'Learning Curve' as Rick Perry Pursues a Job He Initially Misunderstood - New York Times
Mr. Perry, who once called for the elimination of the Energy Department, will begin the confirmation process Thursday with a hearing before the Senate Energy Committee. If approved by the Senate, he will take over from a secretary, Ernest J. Moniz, who was chairman of the Massachusetts Institute of Technology physics department and directed the linear accelerator at M.I.T.’s Laboratory for Nuclear Science. Before Mr. Moniz, the job belonged to Steven Chu, a physicist who won a Nobel Prize.
For Mr. Moniz, the future of nuclear science has been a lifelong obsession; he spent his early years working at the Stanford Linear Accelerator Center. Mr. Perry studied animal husbandry and led cheers at Texas A&M University.
Mr. Moniz had such deep experience with nuclear weapons that in 2015, President Obama made him a co-negotiator, along with Secretary of State John Kerry, of the Iran nuclear deal.
Mr.
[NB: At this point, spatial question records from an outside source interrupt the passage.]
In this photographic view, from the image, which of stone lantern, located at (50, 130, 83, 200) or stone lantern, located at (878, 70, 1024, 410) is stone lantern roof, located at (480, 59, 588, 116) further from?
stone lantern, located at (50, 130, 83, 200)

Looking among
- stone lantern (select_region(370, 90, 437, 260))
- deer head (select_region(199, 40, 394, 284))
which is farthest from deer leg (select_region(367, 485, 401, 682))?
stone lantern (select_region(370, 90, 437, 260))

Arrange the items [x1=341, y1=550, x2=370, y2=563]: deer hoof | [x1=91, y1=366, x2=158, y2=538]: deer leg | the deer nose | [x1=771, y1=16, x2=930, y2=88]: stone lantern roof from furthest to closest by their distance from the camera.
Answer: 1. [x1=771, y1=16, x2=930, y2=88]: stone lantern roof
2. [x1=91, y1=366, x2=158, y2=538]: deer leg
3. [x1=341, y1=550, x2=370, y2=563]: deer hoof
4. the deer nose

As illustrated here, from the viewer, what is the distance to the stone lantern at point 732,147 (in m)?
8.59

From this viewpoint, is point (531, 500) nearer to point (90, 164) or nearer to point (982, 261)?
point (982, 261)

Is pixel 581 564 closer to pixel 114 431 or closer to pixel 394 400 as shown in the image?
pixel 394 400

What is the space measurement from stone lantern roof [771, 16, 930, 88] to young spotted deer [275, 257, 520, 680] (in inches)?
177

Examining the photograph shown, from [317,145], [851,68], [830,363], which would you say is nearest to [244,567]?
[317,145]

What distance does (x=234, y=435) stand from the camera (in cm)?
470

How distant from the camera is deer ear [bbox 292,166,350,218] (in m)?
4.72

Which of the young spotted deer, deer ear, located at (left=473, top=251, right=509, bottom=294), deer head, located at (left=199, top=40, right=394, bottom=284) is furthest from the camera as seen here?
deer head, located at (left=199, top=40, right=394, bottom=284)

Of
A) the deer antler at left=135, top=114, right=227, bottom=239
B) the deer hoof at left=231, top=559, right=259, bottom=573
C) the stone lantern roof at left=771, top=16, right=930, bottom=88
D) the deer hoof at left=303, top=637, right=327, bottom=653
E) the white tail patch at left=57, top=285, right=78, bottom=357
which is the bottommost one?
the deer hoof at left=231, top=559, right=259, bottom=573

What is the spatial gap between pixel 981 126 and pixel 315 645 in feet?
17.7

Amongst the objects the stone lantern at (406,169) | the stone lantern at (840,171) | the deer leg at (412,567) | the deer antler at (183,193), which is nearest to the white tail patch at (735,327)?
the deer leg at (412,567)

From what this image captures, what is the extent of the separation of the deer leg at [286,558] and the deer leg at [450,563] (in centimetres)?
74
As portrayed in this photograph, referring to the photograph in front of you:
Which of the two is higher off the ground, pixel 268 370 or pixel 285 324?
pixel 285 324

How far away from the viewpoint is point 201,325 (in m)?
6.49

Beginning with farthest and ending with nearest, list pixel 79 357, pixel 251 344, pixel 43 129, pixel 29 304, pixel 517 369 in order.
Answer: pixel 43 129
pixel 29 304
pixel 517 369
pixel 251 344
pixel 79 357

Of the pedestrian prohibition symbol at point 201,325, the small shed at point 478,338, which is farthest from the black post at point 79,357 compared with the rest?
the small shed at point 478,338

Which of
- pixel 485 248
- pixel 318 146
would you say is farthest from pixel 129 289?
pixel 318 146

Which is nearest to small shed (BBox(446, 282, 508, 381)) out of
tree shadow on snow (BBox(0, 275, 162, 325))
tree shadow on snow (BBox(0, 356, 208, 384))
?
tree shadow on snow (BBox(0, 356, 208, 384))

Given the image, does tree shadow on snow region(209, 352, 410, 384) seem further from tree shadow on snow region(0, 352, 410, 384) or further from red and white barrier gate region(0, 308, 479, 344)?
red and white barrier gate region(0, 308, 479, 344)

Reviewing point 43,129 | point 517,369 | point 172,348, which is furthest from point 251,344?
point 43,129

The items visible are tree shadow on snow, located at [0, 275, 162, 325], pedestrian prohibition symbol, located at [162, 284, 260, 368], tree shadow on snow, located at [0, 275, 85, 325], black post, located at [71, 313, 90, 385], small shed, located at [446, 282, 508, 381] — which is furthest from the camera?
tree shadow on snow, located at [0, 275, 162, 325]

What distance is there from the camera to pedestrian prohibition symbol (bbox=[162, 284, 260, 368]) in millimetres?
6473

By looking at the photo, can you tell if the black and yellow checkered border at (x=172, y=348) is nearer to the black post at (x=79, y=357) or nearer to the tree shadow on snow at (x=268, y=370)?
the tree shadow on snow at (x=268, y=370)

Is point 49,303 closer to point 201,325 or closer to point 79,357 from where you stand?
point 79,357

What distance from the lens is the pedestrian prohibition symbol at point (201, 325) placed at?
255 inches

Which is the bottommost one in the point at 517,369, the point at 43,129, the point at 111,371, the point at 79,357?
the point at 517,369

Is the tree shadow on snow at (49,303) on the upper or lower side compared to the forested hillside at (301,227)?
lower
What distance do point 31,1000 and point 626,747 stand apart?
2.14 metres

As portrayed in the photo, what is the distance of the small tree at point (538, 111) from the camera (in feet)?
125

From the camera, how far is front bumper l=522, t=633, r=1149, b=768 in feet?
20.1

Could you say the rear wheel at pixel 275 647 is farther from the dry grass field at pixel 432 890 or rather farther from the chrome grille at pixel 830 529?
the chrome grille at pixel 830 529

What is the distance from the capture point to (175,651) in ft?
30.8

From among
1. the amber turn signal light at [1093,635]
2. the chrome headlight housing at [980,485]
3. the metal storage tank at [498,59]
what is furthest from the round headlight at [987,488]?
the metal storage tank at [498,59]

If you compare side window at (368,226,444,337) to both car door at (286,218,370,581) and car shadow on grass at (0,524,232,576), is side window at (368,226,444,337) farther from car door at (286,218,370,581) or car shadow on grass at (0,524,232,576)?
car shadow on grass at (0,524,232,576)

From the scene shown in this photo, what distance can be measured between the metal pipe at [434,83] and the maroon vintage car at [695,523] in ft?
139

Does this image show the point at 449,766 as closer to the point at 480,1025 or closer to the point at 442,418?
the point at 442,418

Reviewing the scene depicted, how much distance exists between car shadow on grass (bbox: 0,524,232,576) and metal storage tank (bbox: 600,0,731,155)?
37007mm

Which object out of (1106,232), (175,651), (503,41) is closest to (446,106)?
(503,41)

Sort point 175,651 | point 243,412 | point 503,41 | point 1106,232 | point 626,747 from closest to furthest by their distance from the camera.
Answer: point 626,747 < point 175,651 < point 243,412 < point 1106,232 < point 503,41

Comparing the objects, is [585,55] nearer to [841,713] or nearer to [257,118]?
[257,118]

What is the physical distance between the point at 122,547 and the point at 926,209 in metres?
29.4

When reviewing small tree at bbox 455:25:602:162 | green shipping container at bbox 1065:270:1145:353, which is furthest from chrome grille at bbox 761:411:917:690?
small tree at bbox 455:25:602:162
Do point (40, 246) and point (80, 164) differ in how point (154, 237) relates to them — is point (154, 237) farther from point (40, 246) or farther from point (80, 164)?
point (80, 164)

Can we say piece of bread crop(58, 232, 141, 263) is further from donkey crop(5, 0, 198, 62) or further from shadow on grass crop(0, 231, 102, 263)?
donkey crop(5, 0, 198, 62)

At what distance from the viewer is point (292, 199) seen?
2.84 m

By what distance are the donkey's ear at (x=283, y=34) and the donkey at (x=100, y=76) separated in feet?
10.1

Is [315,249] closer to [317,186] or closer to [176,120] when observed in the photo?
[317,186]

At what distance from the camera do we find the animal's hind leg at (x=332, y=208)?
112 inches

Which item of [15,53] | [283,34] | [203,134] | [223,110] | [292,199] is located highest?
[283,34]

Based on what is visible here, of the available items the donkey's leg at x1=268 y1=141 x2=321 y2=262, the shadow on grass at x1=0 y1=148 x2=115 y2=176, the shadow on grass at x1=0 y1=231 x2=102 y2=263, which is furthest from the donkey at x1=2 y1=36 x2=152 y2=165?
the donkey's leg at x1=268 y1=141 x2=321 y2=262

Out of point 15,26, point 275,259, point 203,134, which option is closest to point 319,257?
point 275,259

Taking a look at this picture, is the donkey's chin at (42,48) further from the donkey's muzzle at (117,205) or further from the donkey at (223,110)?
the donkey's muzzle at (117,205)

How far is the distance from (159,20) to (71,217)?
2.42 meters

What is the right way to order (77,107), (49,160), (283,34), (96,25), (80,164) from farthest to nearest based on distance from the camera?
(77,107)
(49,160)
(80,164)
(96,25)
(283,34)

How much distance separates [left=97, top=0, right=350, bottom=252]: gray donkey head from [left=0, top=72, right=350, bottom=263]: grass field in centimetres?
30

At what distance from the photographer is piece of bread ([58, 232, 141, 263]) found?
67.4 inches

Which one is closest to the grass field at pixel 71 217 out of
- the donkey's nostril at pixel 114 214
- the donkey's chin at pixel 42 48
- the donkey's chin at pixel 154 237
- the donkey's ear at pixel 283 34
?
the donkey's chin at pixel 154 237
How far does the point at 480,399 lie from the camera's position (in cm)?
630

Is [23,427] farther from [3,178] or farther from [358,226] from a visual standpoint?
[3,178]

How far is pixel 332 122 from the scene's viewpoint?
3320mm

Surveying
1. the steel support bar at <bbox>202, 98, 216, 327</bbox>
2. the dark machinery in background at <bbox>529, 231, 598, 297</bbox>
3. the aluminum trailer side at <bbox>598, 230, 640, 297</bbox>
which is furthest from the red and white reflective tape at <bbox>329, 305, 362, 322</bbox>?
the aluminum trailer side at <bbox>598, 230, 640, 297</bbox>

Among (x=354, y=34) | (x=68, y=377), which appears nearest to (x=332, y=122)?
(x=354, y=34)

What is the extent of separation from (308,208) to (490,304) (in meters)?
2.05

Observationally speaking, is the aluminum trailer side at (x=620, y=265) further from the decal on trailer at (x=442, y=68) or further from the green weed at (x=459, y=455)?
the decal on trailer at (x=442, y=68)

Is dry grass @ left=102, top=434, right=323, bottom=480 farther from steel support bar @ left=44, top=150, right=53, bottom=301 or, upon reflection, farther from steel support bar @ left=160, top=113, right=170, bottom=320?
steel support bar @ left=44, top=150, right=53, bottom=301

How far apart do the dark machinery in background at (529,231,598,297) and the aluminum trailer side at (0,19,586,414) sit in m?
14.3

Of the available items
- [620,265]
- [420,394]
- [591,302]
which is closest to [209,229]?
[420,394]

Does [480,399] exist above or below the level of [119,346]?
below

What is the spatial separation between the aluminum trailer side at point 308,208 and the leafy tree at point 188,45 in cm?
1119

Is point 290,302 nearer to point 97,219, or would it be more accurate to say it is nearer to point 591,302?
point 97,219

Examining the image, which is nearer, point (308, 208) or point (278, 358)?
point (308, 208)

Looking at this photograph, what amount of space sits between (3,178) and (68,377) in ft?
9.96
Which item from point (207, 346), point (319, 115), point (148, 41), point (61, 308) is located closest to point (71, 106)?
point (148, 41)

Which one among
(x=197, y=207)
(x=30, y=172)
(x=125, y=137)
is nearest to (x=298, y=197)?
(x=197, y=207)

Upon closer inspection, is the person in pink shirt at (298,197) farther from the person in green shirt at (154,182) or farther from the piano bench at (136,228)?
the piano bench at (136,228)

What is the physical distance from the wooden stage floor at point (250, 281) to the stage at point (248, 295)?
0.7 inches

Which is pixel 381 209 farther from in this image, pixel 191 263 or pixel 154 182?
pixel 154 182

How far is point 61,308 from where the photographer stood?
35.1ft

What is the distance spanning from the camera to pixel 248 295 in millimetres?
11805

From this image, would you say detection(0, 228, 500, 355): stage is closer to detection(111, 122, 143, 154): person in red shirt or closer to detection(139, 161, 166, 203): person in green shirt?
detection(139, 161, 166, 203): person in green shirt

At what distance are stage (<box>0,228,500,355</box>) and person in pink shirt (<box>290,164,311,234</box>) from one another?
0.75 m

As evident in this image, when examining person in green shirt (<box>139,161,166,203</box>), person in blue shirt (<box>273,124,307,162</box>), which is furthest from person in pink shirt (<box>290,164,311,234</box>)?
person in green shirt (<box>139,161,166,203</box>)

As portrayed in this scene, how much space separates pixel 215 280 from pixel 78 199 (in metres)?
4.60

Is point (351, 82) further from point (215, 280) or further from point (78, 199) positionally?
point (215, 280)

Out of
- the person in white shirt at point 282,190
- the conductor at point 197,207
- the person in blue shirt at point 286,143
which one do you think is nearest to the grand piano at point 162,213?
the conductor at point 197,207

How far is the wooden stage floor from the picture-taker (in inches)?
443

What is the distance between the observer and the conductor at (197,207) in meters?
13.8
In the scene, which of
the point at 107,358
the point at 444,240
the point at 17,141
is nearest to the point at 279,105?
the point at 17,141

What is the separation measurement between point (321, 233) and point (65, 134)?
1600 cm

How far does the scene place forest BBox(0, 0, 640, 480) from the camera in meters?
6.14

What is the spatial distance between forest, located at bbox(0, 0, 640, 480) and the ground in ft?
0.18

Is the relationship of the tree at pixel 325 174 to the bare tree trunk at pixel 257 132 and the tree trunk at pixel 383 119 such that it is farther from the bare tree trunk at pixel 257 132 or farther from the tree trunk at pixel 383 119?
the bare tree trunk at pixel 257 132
Perry would sit atop the men and women making the judgments about whether Iran is complying with that accord. In the basement of the Energy Department’s headquarters, the agency’s intelligence unit monitors compliance, working closely with the C.I.A., the National Security Agency and other intelligence bodies.
While even Mr. Perry’s supporters concede that he has no experience making high-level decisions on nuclear weapons policy, he has had some dealings with the problem of nuclear waste, which also falls under the purview of the Energy Department.
As governor, Mr. Perry pushed a plan to create a low-level nuclear waste repository in Texas, to be privately run by a Dallas-based company, Waste Control Specialists, which was also a contributor to Mr. Perry’s re-election campaigns. The question of what to do with nuclear waste has long been a central problem for the Energy Department. By law, it is supposed to be buried at a federally run repository to be built at Yucca Mountain in Nevada.
“No other state has licensed a nuclear waste facility like this, and it was all done on Governor Perry’s watch,” said Charles McDonald, a spokesman for Waste Control Specialists. “He really understands this stuff.”
Mr. Perry’s backers also note that Texas is home to Pantex, an Energy Department plant where nuclear weapons are assembled. But as governor, he had no role in running the facility.
His supporters say, however, that his experience running the nation’s second-largest state economy has sufficiently prepared him. “Like with any of these positions in Washington, what is needed is strong leadership skills,” Deirdre Delisi, his former chief of staff, said. “I have no doubt he will be able to attract the best and the brightest.”
In a recent interview in the energy secretary’s office, down the hall from the secure facility where he gets his updates on nuclear threats, Mr. Moniz talked about the challenges the United States will face as the Trump administration decides where to take a multibillion-dollar renovation of the nation’s nuclear production facilities and laboratories. Mr. Moniz championed that effort, hoping it would position the United States to preserve its nuclear force without resuming nuclear tests, and ultimately to reduce the number of nuclear warheads.
“We refurbished our weapons to make them safer and more reliable,” Mr. Moniz said, choosing his words with precision. “We didn’t ‘modernize.’” Modernization, he said, “is what Russia is doing and China is doing,” which, he acknowledged, could jeopardize Mr. Obama’s vision of a world free of nuclear weapons.